Source document:
■ ■ ■

Meanwhile, traces of the contamination have spread practically to the entire northern hemisphere. Winds carried the airborne particles first over the Pacific Ocean to North America, and then over the Atlantic to Europe and the western parts of Asia. Natural News reports that radiation was detected in rainwater as far away from Japan as Massachusetts, on the east coast of the United States. While the levels mentioned are far too low to cause real concern for human safety, it is important to look out for updates as the crisis continues.
New threats are likely to emerge; late on Tuesday, The New York Times published information from a confidential report it obtained, prepared by American scientists sent to Japan to help with the crisis. The engineers offered a dark assessment of the situation, cautioning that flooding the reactors to cool them may have made them more vulnerable to aftershocks of the level 9 earthquake that initially caused the crisis. They warned also of the possibility of hydrogen buildup as a result of the sea water injection, as well as of other dangers. 
The report also validates concerns that I covered three weeks ago in my article Japan catastrophe sends shock waves Asia Times Online, March 17, 2011) - over the status of spent fuel at the plant, and specifically over the integrity of spent fuel tanks located on top of the reactor buildings that exploded early in the crisis. In the words of The New York Times:
The document also suggests that fragments or particles of nuclear fuel from spent fuel pools above the reactors were blown "up to one mile from the units," and that pieces of highly radioactive material fell between two units and had to be "bulldozed over," presumably to protect workers at the site. The ejection of nuclear material, which may have occurred during one of the earlier hydrogen explosions, may indicate more extensive damage to the extremely radioactive pools than previously disclosed.

■ ■ ■

Recorded data:
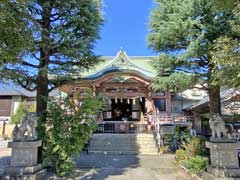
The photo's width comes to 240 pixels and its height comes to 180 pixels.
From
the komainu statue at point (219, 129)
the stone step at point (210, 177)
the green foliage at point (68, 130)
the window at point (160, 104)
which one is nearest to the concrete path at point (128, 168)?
the stone step at point (210, 177)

■ ■ ■

Task 1: According to the passage on Japan's nuclear crisis, why might the ejection of nuclear material from the spent fuel pools be significant? Answer in one to three sentences.
Task 2: Reproduce word for word the part of the passage on Japan's nuclear crisis that opens with the words containing "Meanwhile, traces of" and closes with "the crisis continues.".
Task 3: Carry the passage on Japan's nuclear crisis forward from its last sentence, keeping its technical voice.
The records have no connection to the text about Japan's nuclear crisis.

Written response 1: The passage says the ejection of nuclear material may indicate more extensive damage to the extremely radioactive spent fuel pools than had previously been disclosed. It adds that this ejection may have occurred during one of the earlier hydrogen explosions.

Written response 2:
Meanwhile, traces of the contamination have spread practically to the entire northern hemisphere. Winds carried the airborne particles first over the Pacific Ocean to North America, and then over the Atlantic to Europe and the western parts of Asia. Natural News reports that radiation was detected in rainwater as far away from Japan as Massachusetts, on the east coast of the United States. While the levels mentioned are far too low to cause real concern for human safety, it is important to look out for updates as the crisis continues.

Written response 3:
As a whole, the situation remains extremely volatile, and according to some reports, Japan is even considering wrapping the reactors in "giant sheets'.'  Most observers (including the ISIS and Dr Kaku) have raised their assessment of the severity of the accident to level six "serious accident" on the INES scale (where level seven, "major accident',' assigned so far only to Chernobyl, is the highest possible). Some have even speculated that another upward revision may ensue.
Meanwhile, few doubt that Japan will ultimately recover from the disaster, but for now its prospects look bleak. Aside from the public health consequences of the ongoing nuclear crisis, economic challenges are mounting. Estimates of the total price of the crisis currently top US$300 billion, and will likely rise.
According to a Reuters report, "Analysts suggest power blackouts will ultimately cause the biggest economic damage to Japan." Reuters points out that "power demand tends to peak" in the summer, and that "the power crunch could get worse" then. This comes on top of worries over the loss of food export revenues - specifically from the fishing industry. In 2009, the Wall Street Journal reported, that industry alone produced close to $17.5 billion.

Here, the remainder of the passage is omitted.